Because Williams was going to walk out of here, and MEA was going to circle its wagons.
“Why?” I asked, my hands braced on the desk the only thing keeping me upright. “Why?”
“I made it pretty clear,” Williams said, tucking the weapon away. His lips pulled to the side, and he raised an eyebrow. “You tried to ruin something I’ve been working on for decades. If you thought I was going to let some punk academic ruin this—”
“Why do it at all?” I gasped, feeling the bullet in my chest, feeling it burning through my lungs. I couldn’t breathe, each gasp feeling like I was inhaling glass. “You have… money… power. Why?”
“This world has gone to shit. You see it. I know you do. The way the weak are able to survive, to thrive in a system that should drown them at birth. The way everyone lets the idiots and beggars off. They give them what they need so no one has to work for it anymore. A man should have to work for what he gets. A man should have to earn it.” Williams shook his finger at me.
“How many times were you given what you needed without lifting a finger to earn it?”
“I—” I was saved from having to answer by coughing up a tremendous amount of blood as the ensorcelled bullet tunneled through my lungs.
“That’s what I thought. A man’s life should have value, and what value does your life have if you’re given everything?” He shook his head again.
My knees went out, and I collapsed down, still gripping the edge of the desk. “This will—” I tried to say “kill everything,” but the blood pouring from my lips turned it into gibberish. Williams seemed to understand what I was saying anyway.
“Exactly. You see now.” He gave me one last look. “I guess I do feel a little bad that you won’t ever see the monsters you were chasing for so long.”
I collapsed down, the concrete floor a relief to my fever-hot cheek. JA Williams’s shoes walked out of my line of sight, and I closed my eyes.
When I opened them again, I was on a soft bed, and Griffin was sitting on a chair beside me, hovering close, his expression wan. His cheek was streaked with blood, his hair a mess. I reached over, pushing it off his forehead.
He caught my hand and turned it, pressing a kiss to my palm. “Don’t ever do that again.”
“What happened?” I asked, my chest hurting too much, my mouth too dry for this to be the afterlife.
“You got shot,” Griffin said, as though I’d done so on purpose. “You got shot, Bradley.”
“How did I survive?” I asked.
“Williams underestimated the capabilities of the MEA,” a voice said from the door.
It was Director Falcón, the woman who until very recently had been suggesting sending me to an MEA black ops site.
If this comfortable bed and Griffin at my side were the reality of a black ops site, I could easily make that sacrifice.
Falcón turned and called over her shoulder. “He’s awake.”
Elaine shoved her way past Falcón. “Bradley! You fool, you absolute fool.”

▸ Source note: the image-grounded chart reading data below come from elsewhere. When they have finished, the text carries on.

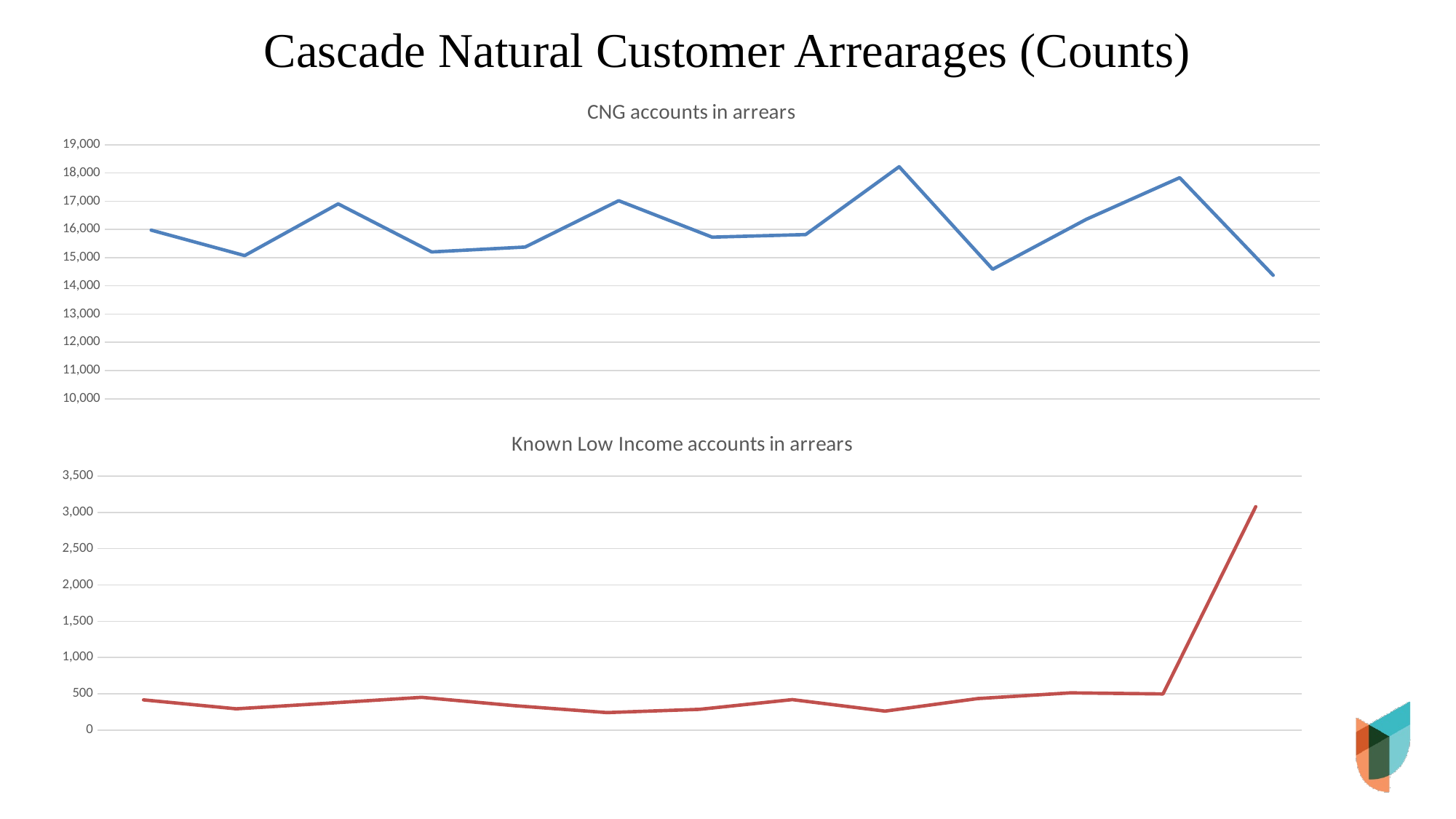
How many data points are plotted on the "CNG accounts in arrears" line? 13 What kind of chart is the "Known Low Income accounts in arrears" chart? line chart What colour is the line on the "Known Low Income accounts in arrears" chart? red On the "CNG accounts in arrears" chart, is the last point on the line greater or less than 15,000? less How many charts are shown on the slide? 2 On the "CNG accounts in arrears" chart, is the highest point on the line greater or less than 18,000? greater What is the title of the top chart on the slide? CNG accounts in arrears What kind of chart is the "CNG accounts in arrears" chart? line chart How many data points are plotted on the "Known Low Income accounts in arrears" line? 13 On the "Known Low Income accounts in arrears" chart, is the first point on the line greater or less than 500? less On the "Known Low Income accounts in arrears" chart, does the line rise or fall between the second-to-last and last points? rise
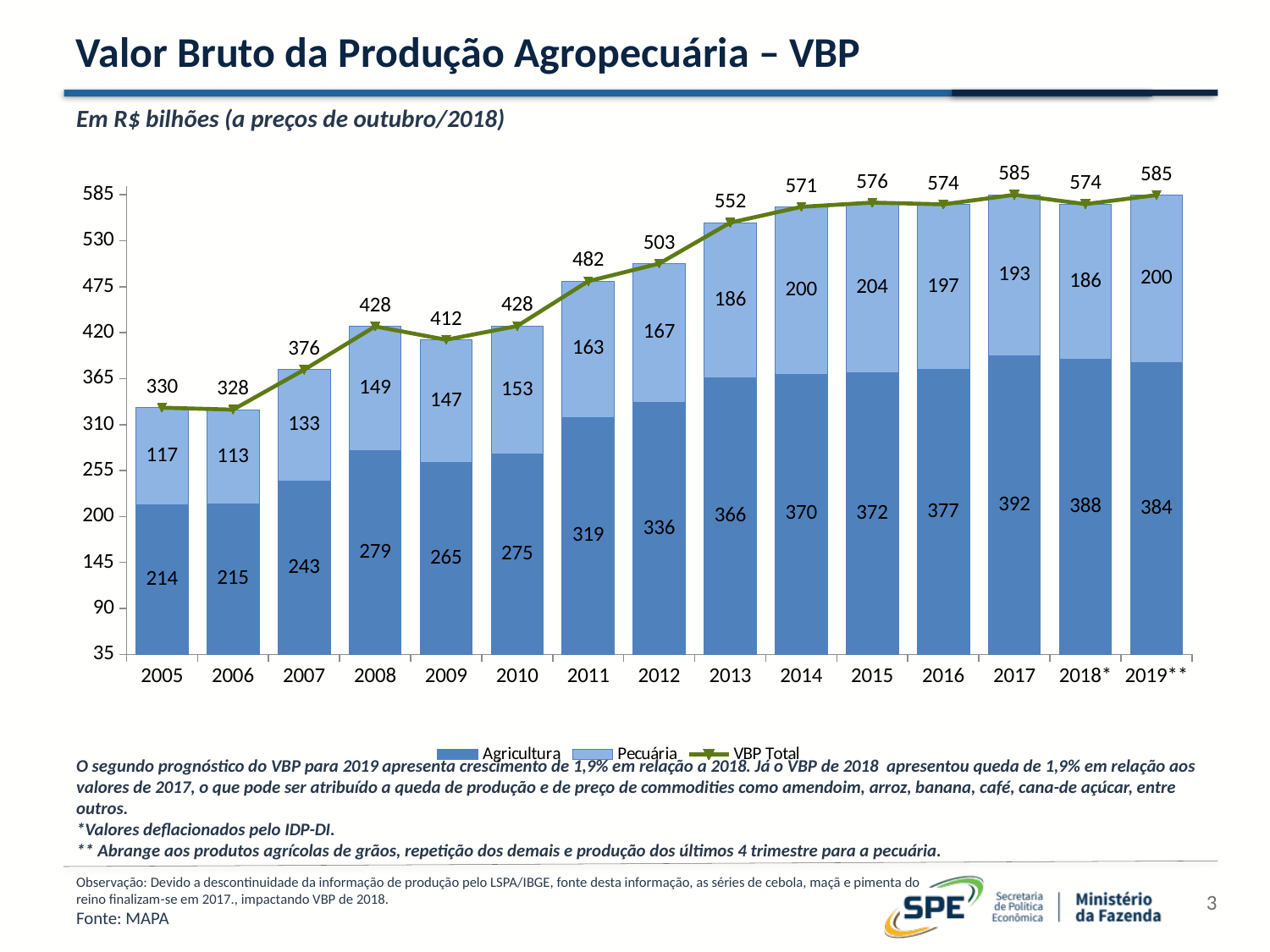
What is the Pecuária value for 2015? 204 What is the VBP Total value for 2013? 552 Which year has the highest Agricultura value? 2017 Which year has the lowest VBP Total value? 2006 What kind of chart is shown on the slide? Stacked bar chart with a line Which is larger, the Pecuária value for 2016 or for 2019**? 2019** Does the VBP Total line generally rise or fall from 2005 to 2017? Rise What is the difference between the Agricultura values for 2017 and 2005? 178 What is the Agricultura value for 2011? 319 Which year has the lowest Pecuária value? 2006 How many series does the legend list? 3 How many years are shown on the x axis? 15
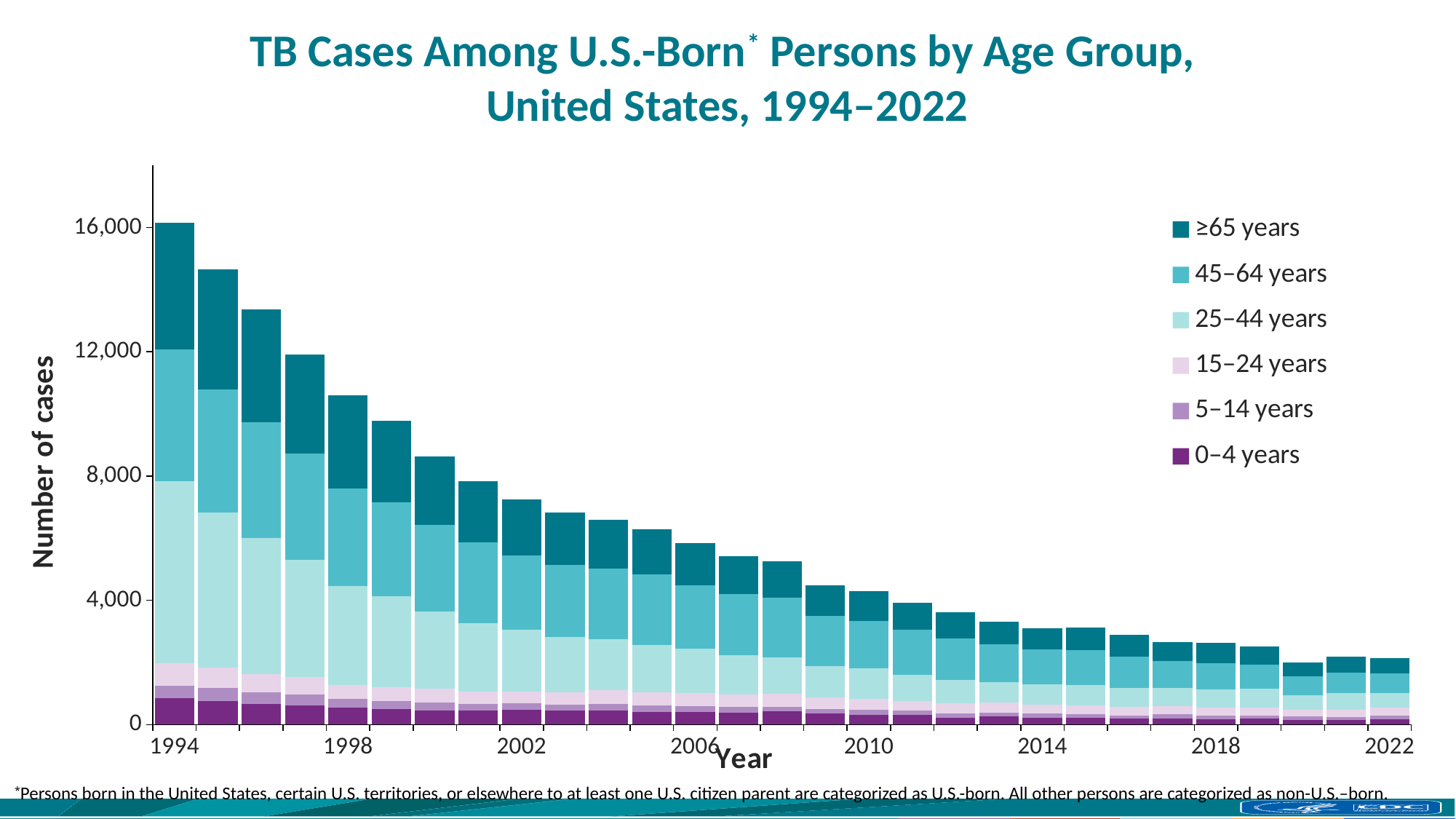
What is the label of the y-axis? Number of cases Which year has the larger total number of cases, 1998 or 2010? 1998 Which age group is listed first (at the top) in the legend? ≥65 years Is the total number of cases in 2022 greater or less than 4,000? less Is the total number of cases in 2006 greater or less than 4,000? greater Do the total TB cases among U.S.-born persons rise or fall from 1994 to 2022? Fall Which year has the highest total number of TB cases? 1994 Is the total number of cases in 1998 greater or less than 8,000? greater What kind of chart is shown on the slide? Stacked bar chart How many series does the legend list? 6 How many years (bars) are plotted on the chart? 29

Griffin stood to give her room, gently stuffing a few pillows behind my back to help me sit up, and she hugged me tightly. My chest ached, but it felt more as though I’d been hit with a baseball. Not a bullet.
I wrapped my arms around her. When Elaine pulled back, her expression pinched, fixing her hair as though trying to forget the entire overwrought incident, she said, “You were very lucky that Griffin checked on you.”
“He was lucky that I had one magic wish left,” Falcón corrected. Then, without explaining, she crossed her arms. “Officially, you’re dead. This is a safe house. Now, I need to know what you and Williams talked about and how it ended up with two MEA agents dead.”
“I don’t know about the agents, but Williams talked to me—shot me—because he was annoyed at how we’d been bumbling into his plans and upsetting the apple cart.
” I looked around the room, noticing Julian and Brigette lingering in the doorway, their expressions drawn. “Because he’s trying to end the world.”